Many investors are happy to see 2011 come to an end and rightly so. Global equity markets lost $6.3 trillion in market capitalization due primarily to the EU currency and debt crisis. I can't imagine 2012 will be much better. With a US presidential election slated for the Fall and continued macro economic uncertainty in Europe, this year could be extremely volatile and poised to post similar declines. I hope that's not the case!
From the Financial Times:
Almost $6.3 trillion was erased from global stock markets this year as the euro zone financial crisis reverberated across the world in the latter half of 2011, calling into question the future of the world’s largest currency bloc.

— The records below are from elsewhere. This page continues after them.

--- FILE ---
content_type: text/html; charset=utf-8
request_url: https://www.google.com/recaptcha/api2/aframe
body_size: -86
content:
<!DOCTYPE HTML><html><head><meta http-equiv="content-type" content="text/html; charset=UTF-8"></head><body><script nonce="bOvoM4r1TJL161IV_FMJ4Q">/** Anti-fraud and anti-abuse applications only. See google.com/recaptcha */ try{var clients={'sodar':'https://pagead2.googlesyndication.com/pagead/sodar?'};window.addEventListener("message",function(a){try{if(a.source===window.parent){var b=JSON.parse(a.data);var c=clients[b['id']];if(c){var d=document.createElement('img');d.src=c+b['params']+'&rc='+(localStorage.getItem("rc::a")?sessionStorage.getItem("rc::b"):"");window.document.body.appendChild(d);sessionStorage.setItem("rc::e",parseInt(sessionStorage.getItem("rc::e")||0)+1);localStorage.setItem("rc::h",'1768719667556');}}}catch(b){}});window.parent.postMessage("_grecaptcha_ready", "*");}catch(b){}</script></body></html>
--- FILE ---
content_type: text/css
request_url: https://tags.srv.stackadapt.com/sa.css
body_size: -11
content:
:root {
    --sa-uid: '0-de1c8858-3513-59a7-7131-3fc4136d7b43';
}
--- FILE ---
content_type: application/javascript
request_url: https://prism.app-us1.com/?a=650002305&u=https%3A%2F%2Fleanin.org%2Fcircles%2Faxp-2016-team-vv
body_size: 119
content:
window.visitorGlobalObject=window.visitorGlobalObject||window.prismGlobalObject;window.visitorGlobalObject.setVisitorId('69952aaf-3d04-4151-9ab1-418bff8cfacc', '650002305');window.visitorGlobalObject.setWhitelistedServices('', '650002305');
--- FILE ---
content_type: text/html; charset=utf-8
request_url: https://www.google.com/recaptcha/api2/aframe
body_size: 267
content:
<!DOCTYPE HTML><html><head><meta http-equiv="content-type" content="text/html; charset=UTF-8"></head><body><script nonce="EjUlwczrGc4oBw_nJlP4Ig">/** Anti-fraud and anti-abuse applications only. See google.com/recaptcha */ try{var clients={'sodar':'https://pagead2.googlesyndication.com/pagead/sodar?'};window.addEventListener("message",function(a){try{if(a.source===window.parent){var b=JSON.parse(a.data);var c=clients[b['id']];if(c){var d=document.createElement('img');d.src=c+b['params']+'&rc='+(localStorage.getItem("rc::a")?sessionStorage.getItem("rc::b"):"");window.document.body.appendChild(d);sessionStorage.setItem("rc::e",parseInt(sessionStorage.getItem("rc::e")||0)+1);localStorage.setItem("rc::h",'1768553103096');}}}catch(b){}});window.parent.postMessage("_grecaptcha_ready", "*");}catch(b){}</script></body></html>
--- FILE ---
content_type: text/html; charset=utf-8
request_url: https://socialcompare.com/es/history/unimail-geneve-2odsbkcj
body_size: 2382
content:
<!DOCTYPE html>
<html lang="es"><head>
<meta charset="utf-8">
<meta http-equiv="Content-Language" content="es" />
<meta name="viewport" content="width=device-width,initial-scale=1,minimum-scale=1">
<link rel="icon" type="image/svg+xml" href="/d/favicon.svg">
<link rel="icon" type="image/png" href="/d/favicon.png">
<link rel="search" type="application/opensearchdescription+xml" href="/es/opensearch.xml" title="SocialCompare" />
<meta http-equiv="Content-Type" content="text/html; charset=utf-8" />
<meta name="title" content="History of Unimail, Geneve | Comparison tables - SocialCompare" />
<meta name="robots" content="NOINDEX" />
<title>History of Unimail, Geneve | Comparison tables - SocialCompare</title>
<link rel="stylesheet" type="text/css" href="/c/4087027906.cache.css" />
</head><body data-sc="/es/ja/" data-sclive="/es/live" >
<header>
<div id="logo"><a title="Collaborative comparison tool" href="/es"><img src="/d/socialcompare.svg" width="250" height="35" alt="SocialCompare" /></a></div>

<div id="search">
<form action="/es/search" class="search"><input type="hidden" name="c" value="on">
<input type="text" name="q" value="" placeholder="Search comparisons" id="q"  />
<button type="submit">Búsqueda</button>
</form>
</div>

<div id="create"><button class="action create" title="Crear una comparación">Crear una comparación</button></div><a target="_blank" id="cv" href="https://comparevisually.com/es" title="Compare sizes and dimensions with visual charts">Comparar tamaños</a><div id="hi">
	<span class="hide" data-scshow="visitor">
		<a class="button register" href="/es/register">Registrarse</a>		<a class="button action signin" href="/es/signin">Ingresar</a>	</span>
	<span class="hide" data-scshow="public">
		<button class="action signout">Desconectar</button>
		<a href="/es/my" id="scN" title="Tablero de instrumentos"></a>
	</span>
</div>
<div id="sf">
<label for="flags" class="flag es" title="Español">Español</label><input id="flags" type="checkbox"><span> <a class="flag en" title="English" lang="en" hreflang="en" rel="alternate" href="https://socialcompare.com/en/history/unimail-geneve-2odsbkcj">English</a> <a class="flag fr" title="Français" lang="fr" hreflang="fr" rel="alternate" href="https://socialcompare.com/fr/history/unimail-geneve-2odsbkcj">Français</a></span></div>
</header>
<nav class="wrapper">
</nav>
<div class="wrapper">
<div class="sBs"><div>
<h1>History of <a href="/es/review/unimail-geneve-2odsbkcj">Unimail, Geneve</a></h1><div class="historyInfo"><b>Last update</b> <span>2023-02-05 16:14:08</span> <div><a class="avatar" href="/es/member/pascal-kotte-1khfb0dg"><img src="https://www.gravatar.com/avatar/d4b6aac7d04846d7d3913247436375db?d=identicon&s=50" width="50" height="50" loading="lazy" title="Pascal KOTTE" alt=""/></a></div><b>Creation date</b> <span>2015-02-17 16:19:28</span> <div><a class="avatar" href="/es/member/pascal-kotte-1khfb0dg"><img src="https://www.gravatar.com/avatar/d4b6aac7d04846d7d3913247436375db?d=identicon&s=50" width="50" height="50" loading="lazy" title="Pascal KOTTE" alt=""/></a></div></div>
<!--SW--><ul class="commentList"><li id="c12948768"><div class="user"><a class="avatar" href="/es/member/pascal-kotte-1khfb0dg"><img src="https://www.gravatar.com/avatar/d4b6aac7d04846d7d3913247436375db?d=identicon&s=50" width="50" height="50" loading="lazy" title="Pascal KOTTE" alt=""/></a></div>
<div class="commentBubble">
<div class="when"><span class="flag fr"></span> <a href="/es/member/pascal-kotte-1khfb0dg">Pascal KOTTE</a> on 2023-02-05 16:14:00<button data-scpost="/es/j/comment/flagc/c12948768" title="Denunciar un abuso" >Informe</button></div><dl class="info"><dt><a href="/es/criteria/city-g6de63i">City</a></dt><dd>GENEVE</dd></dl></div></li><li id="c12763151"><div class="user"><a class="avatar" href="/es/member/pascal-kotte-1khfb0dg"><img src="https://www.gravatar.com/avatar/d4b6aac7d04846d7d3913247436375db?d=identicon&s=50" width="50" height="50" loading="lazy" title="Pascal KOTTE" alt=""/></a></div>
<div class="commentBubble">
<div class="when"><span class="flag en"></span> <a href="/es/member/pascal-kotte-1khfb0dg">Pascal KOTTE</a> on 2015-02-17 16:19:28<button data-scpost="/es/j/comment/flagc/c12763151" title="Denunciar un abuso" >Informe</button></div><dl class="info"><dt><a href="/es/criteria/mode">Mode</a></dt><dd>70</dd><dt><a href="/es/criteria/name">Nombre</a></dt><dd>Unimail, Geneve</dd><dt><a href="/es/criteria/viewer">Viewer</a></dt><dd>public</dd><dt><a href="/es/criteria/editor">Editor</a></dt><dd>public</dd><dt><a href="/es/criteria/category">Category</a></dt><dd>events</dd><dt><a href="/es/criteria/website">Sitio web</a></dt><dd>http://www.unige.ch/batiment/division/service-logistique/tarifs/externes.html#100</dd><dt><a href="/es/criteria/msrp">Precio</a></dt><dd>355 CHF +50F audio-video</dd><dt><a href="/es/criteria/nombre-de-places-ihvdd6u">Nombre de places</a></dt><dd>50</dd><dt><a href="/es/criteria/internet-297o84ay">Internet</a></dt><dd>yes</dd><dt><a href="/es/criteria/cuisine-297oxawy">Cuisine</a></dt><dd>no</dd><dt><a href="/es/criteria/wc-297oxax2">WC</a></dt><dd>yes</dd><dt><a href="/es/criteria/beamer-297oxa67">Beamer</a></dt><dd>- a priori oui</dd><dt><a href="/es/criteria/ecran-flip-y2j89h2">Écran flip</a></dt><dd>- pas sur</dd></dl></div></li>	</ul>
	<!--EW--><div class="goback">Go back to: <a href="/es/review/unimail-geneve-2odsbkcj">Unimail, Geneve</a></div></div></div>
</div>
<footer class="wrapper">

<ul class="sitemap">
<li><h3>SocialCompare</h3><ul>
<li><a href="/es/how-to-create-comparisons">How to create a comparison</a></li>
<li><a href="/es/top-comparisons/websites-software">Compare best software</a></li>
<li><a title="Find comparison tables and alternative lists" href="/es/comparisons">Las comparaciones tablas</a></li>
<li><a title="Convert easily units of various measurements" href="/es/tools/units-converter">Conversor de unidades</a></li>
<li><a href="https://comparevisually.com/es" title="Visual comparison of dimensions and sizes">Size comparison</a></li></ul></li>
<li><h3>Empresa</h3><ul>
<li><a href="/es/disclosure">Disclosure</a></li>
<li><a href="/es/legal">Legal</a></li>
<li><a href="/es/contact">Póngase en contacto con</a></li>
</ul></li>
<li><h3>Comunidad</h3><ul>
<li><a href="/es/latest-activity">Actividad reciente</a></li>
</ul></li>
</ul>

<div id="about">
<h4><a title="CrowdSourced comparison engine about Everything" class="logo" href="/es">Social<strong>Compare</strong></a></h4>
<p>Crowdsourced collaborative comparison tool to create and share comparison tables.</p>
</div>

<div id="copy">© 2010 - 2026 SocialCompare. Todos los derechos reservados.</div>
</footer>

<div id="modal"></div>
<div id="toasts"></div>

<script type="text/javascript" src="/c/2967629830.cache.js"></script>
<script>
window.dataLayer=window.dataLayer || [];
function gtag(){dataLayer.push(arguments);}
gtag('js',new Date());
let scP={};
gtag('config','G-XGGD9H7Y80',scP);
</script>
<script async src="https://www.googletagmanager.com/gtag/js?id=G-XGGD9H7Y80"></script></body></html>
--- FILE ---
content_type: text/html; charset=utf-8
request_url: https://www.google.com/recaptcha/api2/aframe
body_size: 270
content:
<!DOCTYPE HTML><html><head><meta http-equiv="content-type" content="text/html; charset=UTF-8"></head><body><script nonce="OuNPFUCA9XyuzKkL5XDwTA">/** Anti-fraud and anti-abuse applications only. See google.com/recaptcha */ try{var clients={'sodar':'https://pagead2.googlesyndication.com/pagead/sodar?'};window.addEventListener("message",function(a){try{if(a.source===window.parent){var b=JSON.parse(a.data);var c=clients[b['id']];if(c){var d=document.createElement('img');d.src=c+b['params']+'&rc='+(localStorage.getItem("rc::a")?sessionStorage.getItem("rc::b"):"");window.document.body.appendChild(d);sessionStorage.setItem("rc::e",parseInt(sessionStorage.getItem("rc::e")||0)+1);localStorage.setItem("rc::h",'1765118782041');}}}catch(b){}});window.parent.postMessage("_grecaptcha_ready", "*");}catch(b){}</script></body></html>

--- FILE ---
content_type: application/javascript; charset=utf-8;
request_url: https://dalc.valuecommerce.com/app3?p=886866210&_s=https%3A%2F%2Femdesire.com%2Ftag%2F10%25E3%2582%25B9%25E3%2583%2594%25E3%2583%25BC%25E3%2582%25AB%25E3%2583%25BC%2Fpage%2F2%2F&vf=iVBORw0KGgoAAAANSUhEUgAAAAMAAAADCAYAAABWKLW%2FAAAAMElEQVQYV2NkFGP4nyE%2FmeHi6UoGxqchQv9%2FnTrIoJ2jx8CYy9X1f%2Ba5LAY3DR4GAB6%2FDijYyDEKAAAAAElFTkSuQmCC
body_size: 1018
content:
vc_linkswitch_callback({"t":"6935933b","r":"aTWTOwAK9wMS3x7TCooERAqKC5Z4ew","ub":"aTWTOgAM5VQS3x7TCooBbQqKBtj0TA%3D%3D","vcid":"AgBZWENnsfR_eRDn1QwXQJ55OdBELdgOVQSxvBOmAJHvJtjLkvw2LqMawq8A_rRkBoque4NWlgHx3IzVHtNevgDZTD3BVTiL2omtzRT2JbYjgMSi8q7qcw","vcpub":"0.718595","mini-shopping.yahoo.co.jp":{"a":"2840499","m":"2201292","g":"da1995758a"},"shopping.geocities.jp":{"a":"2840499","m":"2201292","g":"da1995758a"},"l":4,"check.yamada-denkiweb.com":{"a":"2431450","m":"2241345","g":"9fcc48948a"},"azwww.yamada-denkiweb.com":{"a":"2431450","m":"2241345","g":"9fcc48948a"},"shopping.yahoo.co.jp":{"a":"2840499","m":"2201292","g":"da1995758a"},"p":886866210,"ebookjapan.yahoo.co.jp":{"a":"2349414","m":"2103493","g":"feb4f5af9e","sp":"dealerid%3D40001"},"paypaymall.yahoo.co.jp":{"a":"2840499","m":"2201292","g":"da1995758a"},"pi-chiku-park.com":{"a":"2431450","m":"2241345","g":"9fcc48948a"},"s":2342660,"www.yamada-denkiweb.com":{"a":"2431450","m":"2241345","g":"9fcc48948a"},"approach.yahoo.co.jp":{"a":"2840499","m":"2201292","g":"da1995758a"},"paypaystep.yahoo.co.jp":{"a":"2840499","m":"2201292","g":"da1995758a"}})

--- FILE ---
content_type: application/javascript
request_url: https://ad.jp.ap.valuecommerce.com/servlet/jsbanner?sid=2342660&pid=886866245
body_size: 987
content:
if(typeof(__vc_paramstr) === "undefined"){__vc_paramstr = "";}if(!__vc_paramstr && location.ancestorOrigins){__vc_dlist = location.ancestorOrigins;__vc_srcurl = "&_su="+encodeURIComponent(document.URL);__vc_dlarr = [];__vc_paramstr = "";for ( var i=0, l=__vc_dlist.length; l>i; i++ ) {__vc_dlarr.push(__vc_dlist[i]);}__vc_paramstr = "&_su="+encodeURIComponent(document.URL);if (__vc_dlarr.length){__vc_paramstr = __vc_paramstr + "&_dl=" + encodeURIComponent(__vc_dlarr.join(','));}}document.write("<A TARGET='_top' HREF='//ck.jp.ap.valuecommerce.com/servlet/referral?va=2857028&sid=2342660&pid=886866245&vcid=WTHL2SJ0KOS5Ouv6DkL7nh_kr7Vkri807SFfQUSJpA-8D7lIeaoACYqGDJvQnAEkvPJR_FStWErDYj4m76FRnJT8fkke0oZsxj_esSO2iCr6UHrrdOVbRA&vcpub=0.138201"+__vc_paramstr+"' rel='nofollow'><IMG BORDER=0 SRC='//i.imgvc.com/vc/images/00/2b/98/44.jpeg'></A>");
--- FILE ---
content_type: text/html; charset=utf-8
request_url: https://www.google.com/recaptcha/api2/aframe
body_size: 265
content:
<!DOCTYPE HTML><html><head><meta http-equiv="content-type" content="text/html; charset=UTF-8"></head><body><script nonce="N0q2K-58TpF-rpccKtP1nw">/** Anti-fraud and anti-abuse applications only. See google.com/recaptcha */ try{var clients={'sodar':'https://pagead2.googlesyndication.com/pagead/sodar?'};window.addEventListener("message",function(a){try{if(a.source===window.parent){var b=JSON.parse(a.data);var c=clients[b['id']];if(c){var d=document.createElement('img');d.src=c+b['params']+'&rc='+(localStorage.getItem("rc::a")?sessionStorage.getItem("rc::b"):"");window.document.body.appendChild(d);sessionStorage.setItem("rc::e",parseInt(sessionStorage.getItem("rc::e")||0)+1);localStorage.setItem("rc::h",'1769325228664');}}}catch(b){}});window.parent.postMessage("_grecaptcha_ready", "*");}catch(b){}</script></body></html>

Global stock market capitalization dropped 12.1 percent to $45.7 trillion according to Bloomberg data, while the euro ended the year as the worst performing major currency after finally starting to succumb to the continent’s financial and economic woes in December.
he S&P 500 is flat this year while the FTSE 100 has only dropped 5.5 percent. But the Eurofirst 300 gauge of blue-chip European companies has lost 11 percent, led by the French and Italian exchanges. The MSCI Emerging Markets index has shed a fifth of its value despite strong growth in China and other emerging markets.
Asian equity markets were hit particularly hard with Japan’s Nikkei index losing 17.3 percent this year, Hong Kong’s Hang Seng index 20 percent and the Shanghai Composite 22 percent.
While the US economy is showing signs of recovery and most emerging market countries are still growing at a healthy clip, some investors fear that China’s economy could be facing a “hard landing” next year, posing yet another danger to the fragile global economy.